Self-Supervised Camera Self-Calibration from Videos (ICRA 2022)

Jiading Fang, Igor Vasiljevic, Vitor Guizilini, Rares Ambrus, Greg Shakhnarovich, Adrien Gaidon, Matthew R.Walter

Abstract: Camera calibration is integral to robotics and computer vision algorithms that seek to infer geometric properties of the scene from visual input streams. In practice, calibration is a laborious procedure requiring specialized data collection and careful tuning. This process must be repeated whenever the parameters of the camera change, which can be a frequent occurrence for mobile robots and autonomous vehicles. In contrast, self-supervised depth and ego-motion estimation approaches can bypass explicit calibration by inferring per-frame projection models that optimize a view synthesis objective.
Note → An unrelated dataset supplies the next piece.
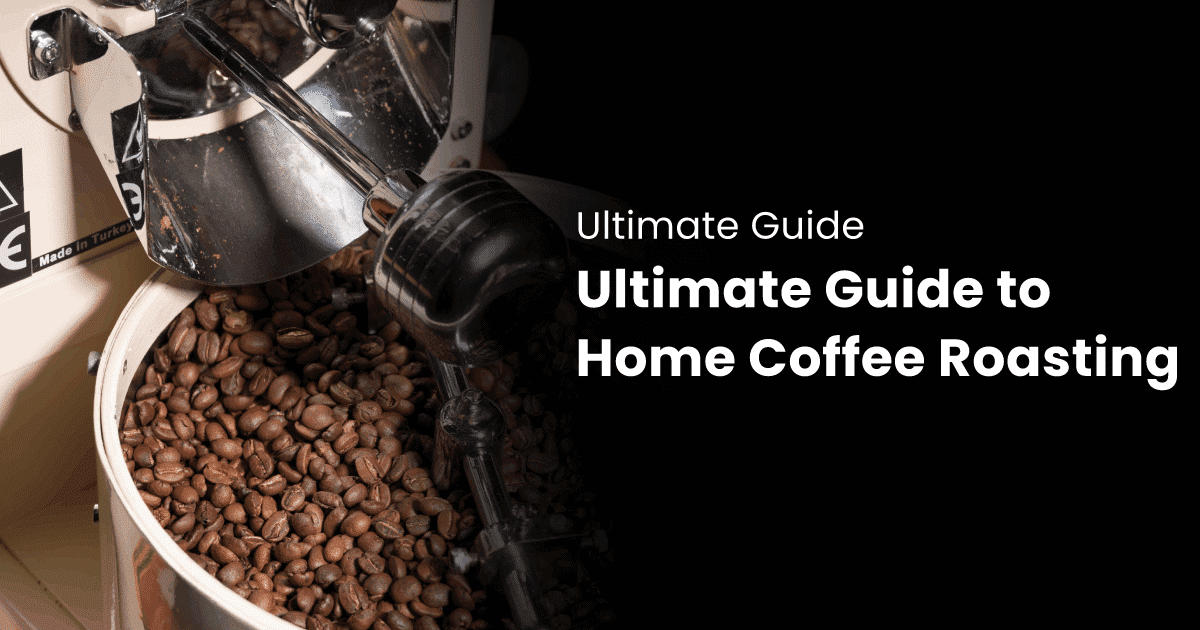 A guide to home coffee roasting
In this paper, we extend this approach to explicitly calibrate a wide range of cameras from raw videos in the wild. We propose a learning algorithm to regress per-sequence calibration parameters using an efficient family of general camera models. Our procedure achieves self-calibration results with sub-pixel reprojection error, outperforming other learning-based methods. We validate our approach on a wide variety of camera geometries, including perspective, fisheye, and catadioptric. Finally, we show that our approach leads to improvements in the downstream task of depth estimation, achieving state-of-the-art results on the EuRoC dataset with greater computational efficiency than contemporary methods.
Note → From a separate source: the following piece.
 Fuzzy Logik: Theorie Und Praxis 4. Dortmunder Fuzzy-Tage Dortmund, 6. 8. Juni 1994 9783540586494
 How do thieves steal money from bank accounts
@inproceedings{tri-self_calibration,
  title = {Self-Supervised Camera Self-Calibration from Video},
  author = {Jiading Fang, Igor Vasiljevic, Vitor Guizilini, Rares Ambrus, Greg Shakhnarovich, Adrien Gaidon, Matthew Walter},
  booktitle = {IEEE International Conference on Robotics and Automation (ICRA)}
  year = {2022},
}

Depth Field Networks for Generalizable Multi-view Scene Representation (ECCV 2022)
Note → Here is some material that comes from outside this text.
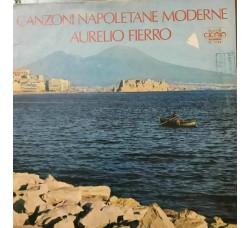 Aurelio Fierro – Canzoni Napoletane Moderne- LP/Vinile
Vitor Guizilini, Igor Vasiljevic, Jiading Fang, Rares Ambrus, Greg Shakhnarovich, Matthew Walter, Adrien Gaidon

Abstract: Modern 3D computer vision leverages learning to boost geometric reasoning, mapping image data to classical structures such as cost volumes or epipolar constraints to improve matching. These architectures are specialized according to the particular problem, and thus require significant task-specific tuning, often leading to poor domain generalization performance. Recently, generalist Transformer architectures have achieved impressive results in tasks such as optical flow and depth estimation by encoding geometric priors as inputs rather than as enforced constraints. In this paper, we extend this idea and propose to learn an implicit, multi-view consistent scene representation, introducing a series of 3D data augmentation techniques as a geometric inductive prior to increase view diversity. We also show that introducing view synthesis as an auxiliary task further improves depth estimation. Our Depth Field Networks (DeFiNe) achieve state-of-the-art results in stereo and video depth estimation without explicit geometric constraints, and improve on zero-shot domain generalization by a wide margin.

@inproceedings{tri-define,
  title={Depth Field Networks For Generalizable Multi-view Scene Representation},
  author={Guizilini, Vitor and Vasiljevic, Igor and Fang, Jiading and Ambrus, Rares and Shakhnarovich, Greg and Walter, Matthew R and Gaidon, Adrien},
  booktitle={Computer Vision--ECCV 2022: 17th European Conference, Tel Aviv, Israel, October 23--27, 2022, Proceedings, Part XXXII},
  pages={245--262},
  year={2022},
  organization={Springer}
}

Towards Zero-Shot Scale-Aware Monocular Depth Estimation (ICCV 2023)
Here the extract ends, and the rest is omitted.